▶ **課題**
下の本文抜粋のうち、「後継社長が、先代が創った組織を超えるたった1つの方法」から「としての信頼」であると言い切っています。」までを、両端の語句も含めて一字一句違えずに引用すること。

─── 本文抜粋

後継社長が、先代が創った組織を超えるたった1つの方法

後継社長にとって最初の試練は「自分の組織」をつくることだと思います。
先代が育てた社員たちからボンボン扱いをされることが多く、その状態から実績と信頼を積み重ねていかねばなりません。

リーダーシップの名著に「リーダーシップ・チャレンジ」がありますが、著者のジム・クーゼスとバリー・ポスナーは、世界中のリーダーを調べた結果、リーダーシップの発揮において最も重要な要件は「人間としての信頼」であると言い切っています。

そして、信頼を獲得する上で鍵を握るのが、他の社員への影響力を持つ番頭の存在です。
社員たちは、自分たちの代表である番頭を見て自分のスタンスを決めるからです。

しかし、世の中、多くの後継社長が番頭と上手い関係をつくることに苦戦しています。

──────
─── データ欄

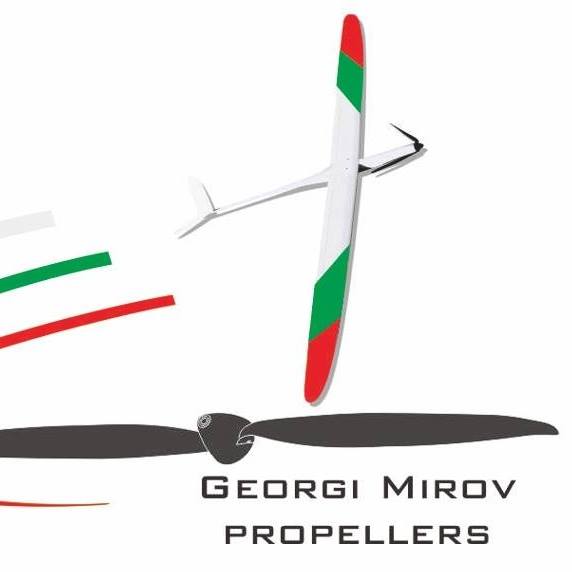 gm-propellers-ltd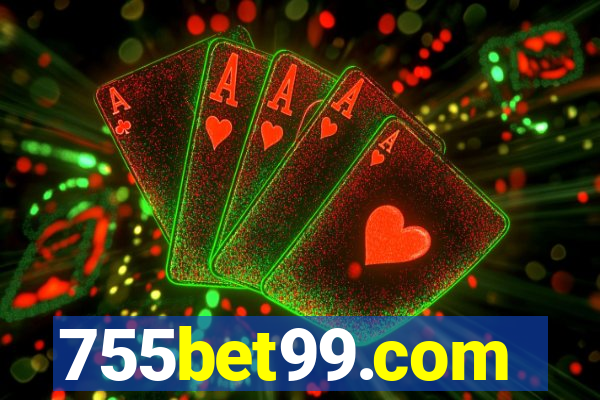 755bet99.com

──────

▶ **出力結果**
後継社長が、先代が創った組織を超えるたった1つの方法

後継社長にとって最初の試練は「自分の組織」をつくることだと思います。
先代が育てた社員たちからボンボン扱いをされることが多く、その状態から実績と信頼を積み重ねていかねばなりません。

リーダーシップの名著に「リーダーシップ・チャレンジ」がありますが、著者のジム・クーゼスとバリー・ポスナーは、世界中のリーダーを調べた結果、リーダーシップの発揮において最も重要な要件は「人間としての信頼」であると言い切っています。